Who will she vote for? "Really, it's hard to say," Prignano said slowly. "I'm a Republican. But I do think these gentlemen will be great congressmen because they really seem to give their all."
Four days before the election, politicians are thick as crows on Virginia's highways and byways. So thick, in fact, that it gets hard to keep them straight. "There's a man named . . . named Hyland," Prignano said ruminatively. "He stands out on Rte. 1, I think . . . but I'm not sure he's in my area . . . ."
By the time Prignano stopped talking about Gerald Hyland, a Democratic candidate for the Fairfax County Board of Supervisors and got back to her bagel, Robb and Co. were already zooming out of Alexandria toward Fairfax City.
For Saslaw and Flannery, the 90 minutes from a commuter terminal at National Airport to Old Town and then to Fairfax was a final hurrah after months of campaigning to defeat two well-financed Republican incumbents.
For Robb, a Northern Virginian, it was a chance to visit old stomping grounds and put his shoulder to the Democratic effort.
"The fact that Lynda and I are moving back to Northern Virginia," Robb said, gives him a great interest in both the Saslaw and Flannery races. "I have absolutely no hesitation in endorsing them."
Of the 8th District's Saslaw, Robb said: "I have known and worked with Dick Saslaw, he's handled a lot of really tough legislation in the state Senate and he's shepherded it through.
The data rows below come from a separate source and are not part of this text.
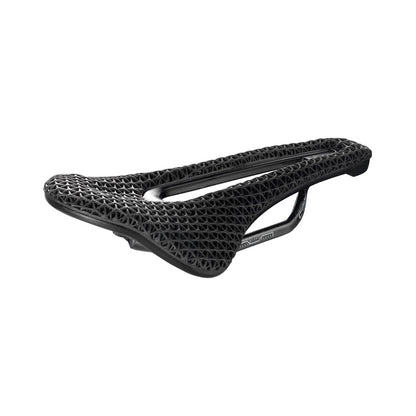 Sattel SAN MARCO SHORTFIT 2.0 3D OPEN-FIT CARBON FX S3 Breite 140mm Schienen Carbon
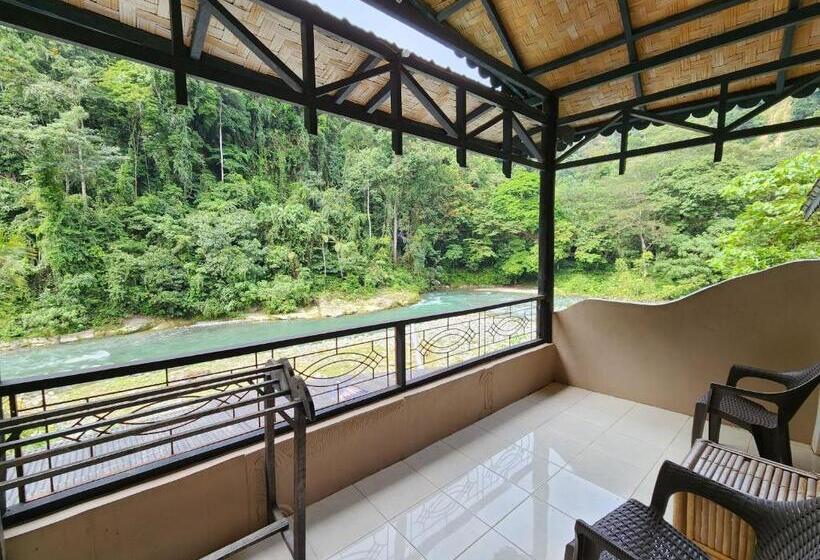 수피리어 룸, Jungle Inn Bukit Lawang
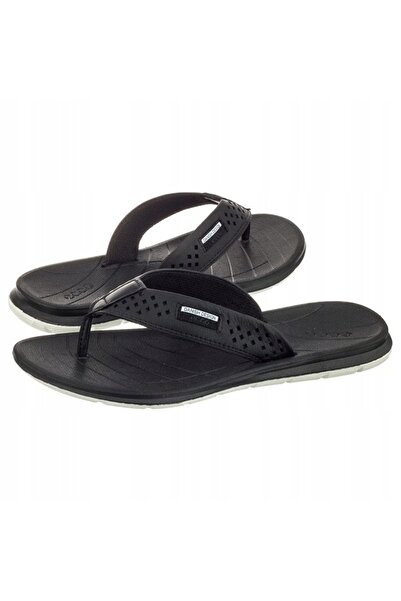 Ecco Șlapi slip-on din piele neagră 35 W_A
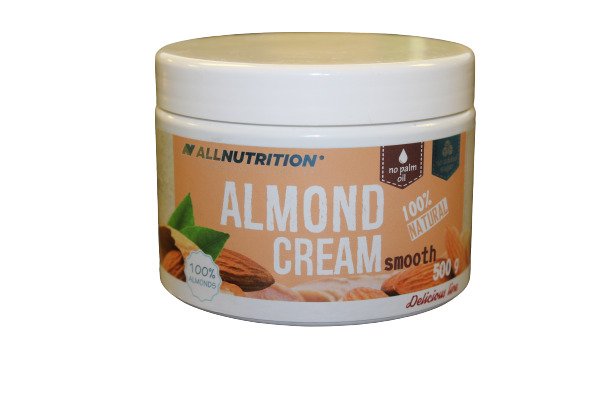 Allnutrition migdolinės kremas, 500 g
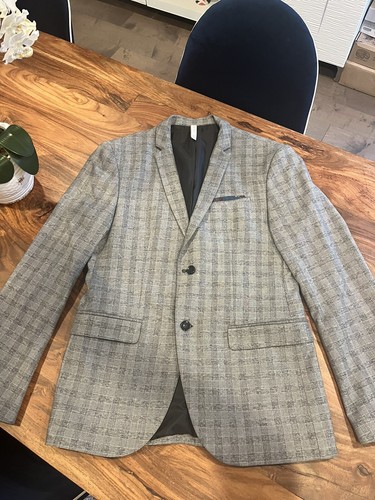 Giacca tuta blazer uomo - , zara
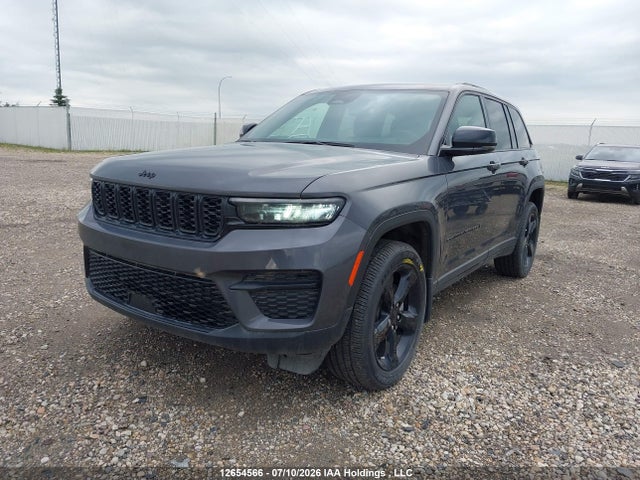 1C4RJHAG3RC204155 Jeep Grand Cherokee Laredo/altitude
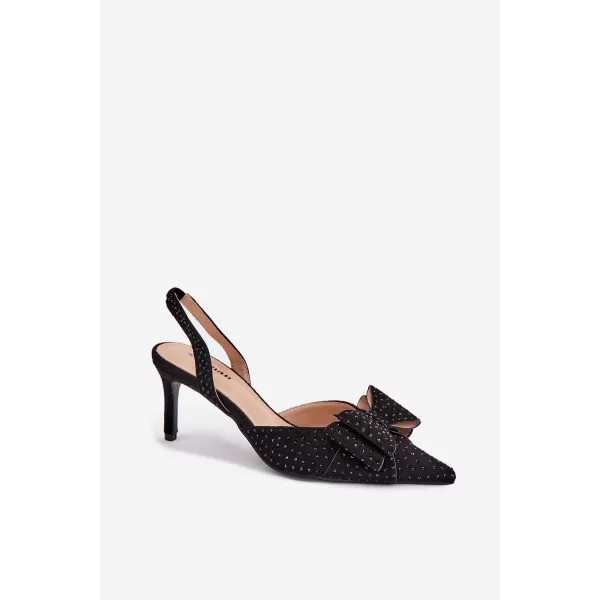  Dámské lodičky BOTO NILANDRIELA 37765 BLACK 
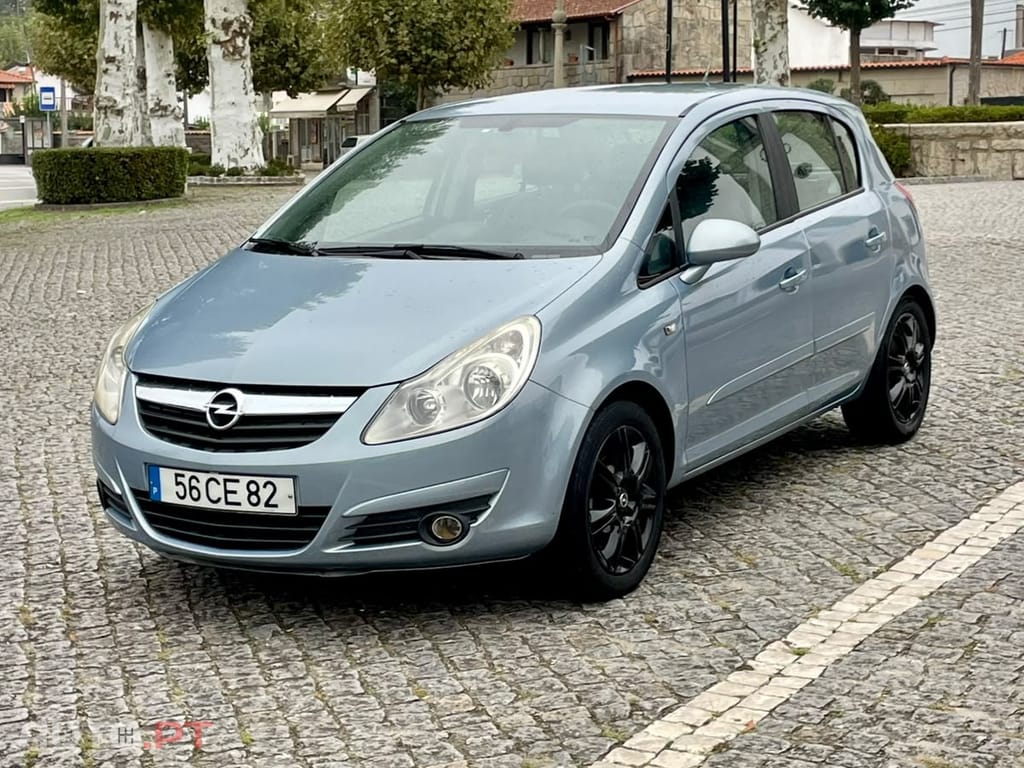 Opel Corsa 1.2 Cosmo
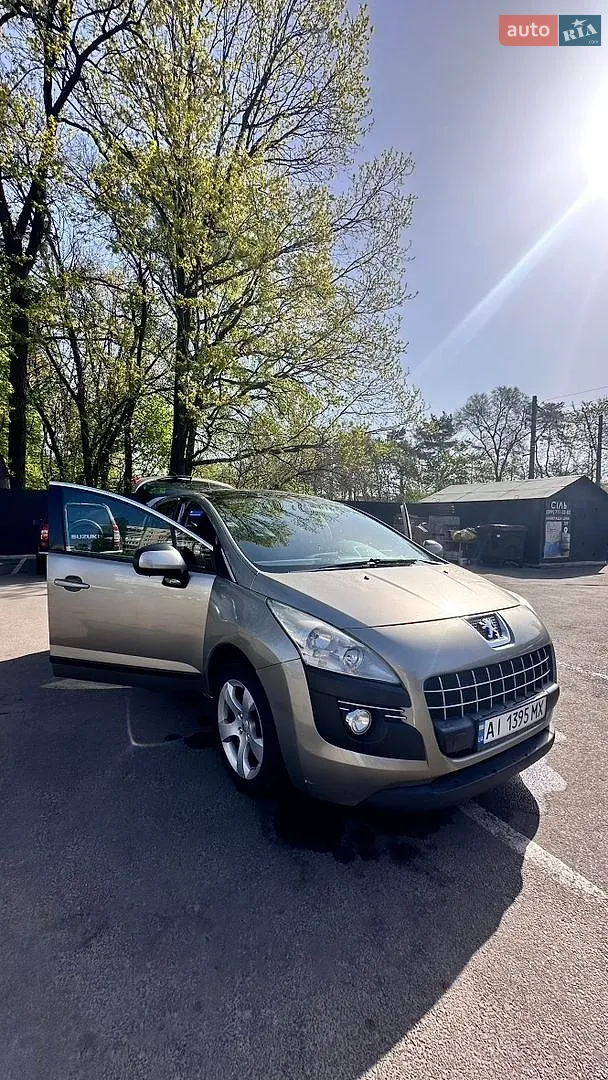 2012 Peugeot 3008 - мініатюра 2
He's respected by colleagues on both sides of the aisle."
Saslaw is opposing Republican Rep. Stan Parris.
Robb, whose home is in McLean, also said that he cast his own vote by absentee ballot a few days ago, and that he had supported Flannery, who is running against GOP Rep. Frank R. Wolf. Flannery "can count on me," Robb said.
Robb remained coy about his own plans when he leaves office in 1986. Democratic party leaders urged him to run against Republican Sen. John W. Warner this fall, but Robb refused.
Crowds yesterday were sparse but appreciative. At National Airport, the group was joined by Arlington Democrat John Milliken, who is seeking reelection to the county board there. In Alexandria, Mayor Charles E. Beatley and Vice Mayor Patsy Ticer were among the Democratic well-wishers. Passers-by picked up campaign literature and a few called "Good luck!"